Compatible with many other projects

  • Standard documentation system for many projects

  • Used in recent CodeRefinery lessons, for example

Minipres

Redirect to HTTPS

  • ReadTheDocs doesn’t natively do this for external domains

  • Done via Javascript

  • Can anyone improve?

Other output formats

  • Sphinx can output to PDF, single-page HTML, epub, manual pages, and more.

  • Can anyone think of a use for this?

Substitution extension

sphinx-gitstamp

Open questions

Pull requests or not?

  • When should we use pull requests? When should we push directly?

  • In practice both are fine, up to you to decide what you want

  • rkdarst believes that, if you aren’t sure, push directly and ask for review.

Sharing with other sites

  • We had this long-term plan to build scicomp.aalto.fi so that other sites could share our HPC tutorials and customize them to their sites.

  • sphinx_ext_substitution (written by rkdarst) could make this easier

  • This has not yet been done, and by now scicomp-docs is so complex I’m not sure if that if it is a reasonable thing to do.

Others at Aalto can use scicomp.aalto.fi

  • Should we encourage others to join our project here?

Testable docs

  • Our dream would be to make examples in a testable form, where one can automatically run them all and find errors.

  • For example, this python-openmp example includes everything needed to submit and run the file.

  • Can this be automatically tested? A bit too complex for the typical doctest.

Integrated HPC-examples

Don’t use ReadTheDocs anymore?

  • Github Actions + GitHub Pages or other hosting sites would work instead of ReadTheDocs now.
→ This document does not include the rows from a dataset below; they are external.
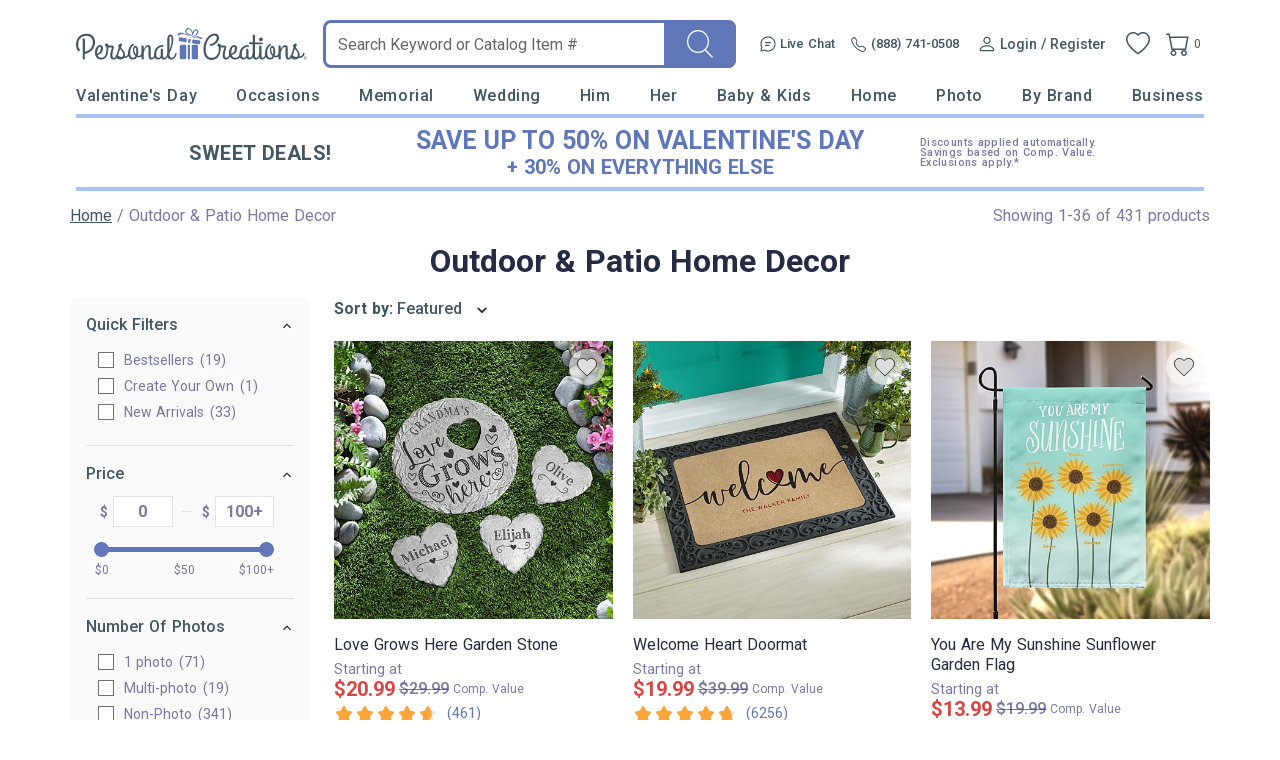

--- FILE ---
content_type: text/html; charset=utf-8
request_url: https://accounts.google.com/o/oauth2/postmessageRelay?parent=https%3A%2F%2Fwww.personalcreations.com&jsh=m%3B%2F_%2Fscs%2Fabc-static%2F_%2Fjs%2Fk%3Dgapi.lb.en.2kN9-TZiXrM.O%2Fd%3D1%2Frs%3DAHpOoo_B4hu0FeWRuWHfxnZ3V0WubwN7Qw%2Fm%3D__features__
body_size: 160
content:
<!DOCTYPE html><html><head><title></title><meta http-equiv="content-type" content="text/html; charset=utf-8"><meta http-equiv="X-UA-Compatible" content="IE=edge"><meta name="viewport" content="width=device-width, initial-scale=1, minimum-scale=1, maximum-scale=1, user-scalable=0"><script src='https://ssl.gstatic.com/accounts/o/2580342461-postmessagerelay.js' nonce="22QWUQoFBWl_t4g3iG1RVg"></script></head><body><script type="text/javascript" src="https://apis.google.com/js/rpc:shindig_random.js?onload=init" nonce="22QWUQoFBWl_t4g3iG1RVg"></script></body></html>

--- FILE ---
content_type: image/svg+xml
request_url: https://www.personalcreations.com/templates/images/icons/icon-favorite-thin.svg
body_size: 355
content:
<svg width="40" height="40" viewBox="0 0 40 40" fill="none" xmlns="http://www.w3.org/2000/svg">
    <path opacity="0.3" d="M25.9987 10.667C23.9454 10.667 21.9454 11.987 21.252 13.8137H18.7587C18.052 11.987 16.052 10.667 13.9987 10.667C11.332 10.667 9.33203 12.667 9.33203 15.3337C9.33203 19.187 13.5187 22.987 19.8654 28.7337L19.9987 28.867L20.132 28.7337C26.4787 22.987 30.6654 19.187 30.6654 15.3337C30.6654 12.667 28.6654 10.667 25.9987 10.667Z" fill="#C43838"/>
    <path d="M18.4046 30.3369L18.4038 30.3363C14.9607 27.214 12.1429 24.6549 10.1801 22.2536C8.22278 19.8589 7.16797 17.6823 7.16797 15.3333C7.16797 11.4901 10.1702 8.5 14.0013 8.5C16.1701 8.5 18.26 9.51223 19.6219 11.099L20.0013 11.541L20.3807 11.099C21.7426 9.51223 23.8325 8.5 26.0013 8.5C29.8324 8.5 32.8346 11.4901 32.8346 15.3333C32.8346 17.6823 31.7798 19.8589 29.8225 22.2536C27.8597 24.6549 25.0419 27.214 21.5988 30.3363L21.598 30.3369L20.0013 31.7905L18.4046 30.3369Z" fill="#DEDDDD" stroke="black"/>
</svg>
How can we keep things up to date?

  • Requires continuous work, like any docs.

  • What should the threshold be for removing old material?

  • We now have a last updated time at the top.

  • We clearly need to think about this more.

Visitor stats

  • ReadTheDocs provides limited stats based on web server logs.

  • rkdarst is against detailed web tracking.

  • Can we find a way to get both?.

  • 2022 update: we have Plausible analytics which is sufficiently anonymous.

Building a community

  • How can we get more people to contribute?